Surtout, ce projet de loi contient des mesures qui n’ont qu’un lointain rapport avec la simplification de l’action publique et dont certaines sont très contestées par les acteurs des secteurs d’activité concernés – je pense évidemment aux avocats et aux pharmaciens. Ces articles nous ont donné le sentiment d’avoir été raccrochés au texte sans préparation suffisante, surtout parce que celui-ci constituait un véhicule législatif commode dans un agenda législatif surchargé.

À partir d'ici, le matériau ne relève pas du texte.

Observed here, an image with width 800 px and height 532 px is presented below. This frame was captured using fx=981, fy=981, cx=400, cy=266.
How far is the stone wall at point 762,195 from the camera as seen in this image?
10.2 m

Ces dispositions très contestables, dont certaines ont un caractère quasiment provocateur, concernent des thèmes variés. Le service national universel, par exemple, qui n’a jamais été débattu au Parlement, est abordé sous l’angle bien étroit d’une habilitation à légiférer par ordonnance sur le recrutement des encadrants. Elles concernent aussi les seuils de revente à perte et les promotions pour les denrées et certains produits alimentaires ou les règles applicables aux personnels de l’Office national des forêts et à son conseil d’administration, deux questions sur lesquelles le Gouvernement demande une habilitation à légiférer par ordonnance, sans manifestement avoir tenu compte des travaux parlementaires.
Sur tous ces sujets, la commission spéciale estime qu’un vrai débat doit avoir lieu et elle ne souhaite pas donner carte blanche au Gouvernement.
Enfin, au nom de la commission spéciale, je regrette que l’examen du projet de loi se déroule dans des conditions assez acrobatiques.